When Alonso Palomino and Antonio de Ribera came to the city of Cuzco with the news of the ordinances, the Governor Vaca de Castro sent one Tomas Vasquez, with all the haste he could make to the city of Arequipa with a letter. It desired the citizens not to be disturbed, and to make no trouble whatever when they should hear the news about the Viceroy and the ordinances because, when his Majesty was informed that it would not be for the good of his service if they were enforced, he would very shortly amend them. It ended by telling them to send representatives to Lima to state their grievance. Tomas Vasquez set out from Cuzco and arrived at the end of seven days, finding the principal citizens in the church. After they had read the letter Vasquez showed them a copy of the ordinances. When their provisions were understood there was a great disturbance, and the bells were rung as if it were a signal for war. A citizen of Arequipa named Miguel Cornejo took the ordinances in his hand, went up into the pulpit where the preachers deliver their sermons, and when all the people had assembled at the sound of the bell, he began to read the new laws before them all. When he came to the place where the King ordered that, when the Encomenderos died, all their grants were to revert to the crown, there arose great shouts of dissent, all declaring that they would die rather than allow it to be enforced, and they said the same with regard to all the other laws. Among those who were there the tumult was as great as it had been at Lima, the people going about sullenly, and discussing it one with another, saying that they were all disinherited and ruined after having, with so much labour and fatigue, discovered the province, and that they were ill paid for it. The Captain Alonso de Caceres procured that the tumult should cease, as such words could do them no good. So leaving this we come to the arrival of Carbajal.

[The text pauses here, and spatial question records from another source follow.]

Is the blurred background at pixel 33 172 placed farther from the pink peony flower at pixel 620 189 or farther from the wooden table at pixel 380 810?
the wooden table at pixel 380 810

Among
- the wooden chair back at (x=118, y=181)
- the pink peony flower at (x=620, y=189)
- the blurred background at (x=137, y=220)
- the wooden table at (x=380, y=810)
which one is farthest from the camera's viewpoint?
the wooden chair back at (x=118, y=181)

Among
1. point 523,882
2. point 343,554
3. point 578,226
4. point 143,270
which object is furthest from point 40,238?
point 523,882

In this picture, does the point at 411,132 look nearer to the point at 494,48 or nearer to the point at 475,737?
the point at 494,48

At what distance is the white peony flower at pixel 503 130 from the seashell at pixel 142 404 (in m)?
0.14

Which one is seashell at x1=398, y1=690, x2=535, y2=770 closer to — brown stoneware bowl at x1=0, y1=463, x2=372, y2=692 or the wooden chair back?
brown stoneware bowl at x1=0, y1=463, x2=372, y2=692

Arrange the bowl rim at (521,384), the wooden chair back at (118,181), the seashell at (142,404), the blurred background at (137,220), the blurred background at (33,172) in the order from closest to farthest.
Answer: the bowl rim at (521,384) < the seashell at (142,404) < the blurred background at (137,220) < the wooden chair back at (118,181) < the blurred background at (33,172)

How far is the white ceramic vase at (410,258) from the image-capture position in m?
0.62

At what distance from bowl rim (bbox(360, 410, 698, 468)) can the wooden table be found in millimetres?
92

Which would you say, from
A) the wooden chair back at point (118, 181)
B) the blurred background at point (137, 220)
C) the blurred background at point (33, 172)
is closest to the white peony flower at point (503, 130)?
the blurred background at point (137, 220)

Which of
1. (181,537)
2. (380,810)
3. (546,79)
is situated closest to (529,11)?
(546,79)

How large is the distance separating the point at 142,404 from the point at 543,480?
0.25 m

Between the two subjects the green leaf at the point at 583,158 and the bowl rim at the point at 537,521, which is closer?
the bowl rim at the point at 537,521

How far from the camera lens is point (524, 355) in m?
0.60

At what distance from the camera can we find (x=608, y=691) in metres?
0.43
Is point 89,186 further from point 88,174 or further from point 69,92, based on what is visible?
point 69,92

Francisco de Carbajal wished to return to Spain knowing, from his experience in war, that there must be disturbances in all the provinces on the arrival of the Viceroy. He tried hard to induce the municipality of Lima to let him go, but he could not attain his desire, because the authorities did not wish any ship to leave the port until the Viceroy should come. Seeing that there was little chance of attaining his end, he determined to go to the city of Arequipa, believing that he might find a ship in the port of Quilca, on board of which he might take a passage. He therefore departed from Lima in haste, with all the money he possessed, divining the great calamity that was threatening the country. For it pleased God that Carbajal should not leave the country but that he should be the scourge for the punishment of many, as he was, for so many perished by his order that it causes grief to think of it.